# Assignment
Beginning at the line that contains "interacting: 55%", write out each remaining line of the entries below exactly as it stands.

++++ The input

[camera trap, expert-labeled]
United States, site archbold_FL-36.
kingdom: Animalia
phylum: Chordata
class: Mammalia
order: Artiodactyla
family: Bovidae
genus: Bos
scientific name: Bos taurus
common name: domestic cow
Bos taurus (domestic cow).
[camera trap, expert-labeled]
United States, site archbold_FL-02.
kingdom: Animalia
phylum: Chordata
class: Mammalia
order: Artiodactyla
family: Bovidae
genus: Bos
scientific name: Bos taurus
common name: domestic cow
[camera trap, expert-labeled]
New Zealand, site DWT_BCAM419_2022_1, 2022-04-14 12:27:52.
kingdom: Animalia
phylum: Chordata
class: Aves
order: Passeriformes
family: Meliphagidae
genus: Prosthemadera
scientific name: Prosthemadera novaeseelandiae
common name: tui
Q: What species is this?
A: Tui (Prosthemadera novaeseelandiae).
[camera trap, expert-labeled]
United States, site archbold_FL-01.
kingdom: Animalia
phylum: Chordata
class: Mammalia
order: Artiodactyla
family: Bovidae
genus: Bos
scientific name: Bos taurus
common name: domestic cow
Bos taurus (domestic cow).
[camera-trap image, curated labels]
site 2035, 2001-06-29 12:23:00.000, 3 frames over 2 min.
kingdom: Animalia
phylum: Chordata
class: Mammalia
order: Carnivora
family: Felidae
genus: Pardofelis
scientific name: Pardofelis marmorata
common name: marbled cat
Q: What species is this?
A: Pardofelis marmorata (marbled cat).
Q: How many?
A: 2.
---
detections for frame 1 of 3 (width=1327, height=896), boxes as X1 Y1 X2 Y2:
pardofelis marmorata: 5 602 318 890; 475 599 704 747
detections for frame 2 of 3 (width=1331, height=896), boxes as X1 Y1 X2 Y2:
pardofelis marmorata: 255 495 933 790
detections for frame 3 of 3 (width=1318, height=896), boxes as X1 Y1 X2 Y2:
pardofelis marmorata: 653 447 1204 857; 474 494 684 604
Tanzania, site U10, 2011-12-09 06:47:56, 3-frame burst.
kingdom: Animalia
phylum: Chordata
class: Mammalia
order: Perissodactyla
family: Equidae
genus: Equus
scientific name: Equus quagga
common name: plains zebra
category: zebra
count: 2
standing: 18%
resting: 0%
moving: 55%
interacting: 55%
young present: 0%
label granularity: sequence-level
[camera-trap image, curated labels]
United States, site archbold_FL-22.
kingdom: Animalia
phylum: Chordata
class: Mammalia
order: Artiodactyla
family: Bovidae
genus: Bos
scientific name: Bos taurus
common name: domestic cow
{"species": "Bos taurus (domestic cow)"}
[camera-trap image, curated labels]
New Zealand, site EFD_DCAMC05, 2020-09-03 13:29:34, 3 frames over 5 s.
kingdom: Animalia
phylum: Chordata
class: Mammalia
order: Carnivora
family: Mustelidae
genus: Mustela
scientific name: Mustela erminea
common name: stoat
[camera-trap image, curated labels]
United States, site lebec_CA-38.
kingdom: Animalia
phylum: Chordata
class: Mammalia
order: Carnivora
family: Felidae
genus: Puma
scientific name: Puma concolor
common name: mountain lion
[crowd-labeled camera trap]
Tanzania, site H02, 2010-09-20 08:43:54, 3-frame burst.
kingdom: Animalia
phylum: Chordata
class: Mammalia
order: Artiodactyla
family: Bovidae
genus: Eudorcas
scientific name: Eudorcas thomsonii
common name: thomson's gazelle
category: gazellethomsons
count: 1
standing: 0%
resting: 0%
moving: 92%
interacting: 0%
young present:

++++++++

# Response area
interacting: 55%
young present: 0%
label granularity: sequence-level
[camera-trap image, curated labels]
United States, site archbold_FL-22.
kingdom: Animalia
phylum: Chordata
class: Mammalia
order: Artiodactyla
family: Bovidae
genus: Bos
scientific name: Bos taurus
common name: domestic cow
{"species": "Bos taurus (domestic cow)"}
[camera-trap image, curated labels]
New Zealand, site EFD_DCAMC05, 2020-09-03 13:29:34, 3 frames over 5 s.
kingdom: Animalia
phylum: Chordata
class: Mammalia
order: Carnivora
family: Mustelidae
genus: Mustela
scientific name: Mustela erminea
common name: stoat
[camera-trap image, curated labels]
United States, site lebec_CA-38.
kingdom: Animalia
phylum: Chordata
class: Mammalia
order: Carnivora
family: Felidae
genus: Puma
scientific name: Puma concolor
common name: mountain lion
[crowd-labeled camera trap]
Tanzania, site H02, 2010-09-20 08:43:54, 3-frame burst.
kingdom: Animalia
phylum: Chordata
class: Mammalia
order: Artiodactyla
family: Bovidae
genus: Eudorcas
scientific name: Eudorcas thomsonii
common name: thomson's gazelle
category: gazellethomsons
count: 1
standing: 0%
resting: 0%
moving: 92%
interacting: 0%
young present:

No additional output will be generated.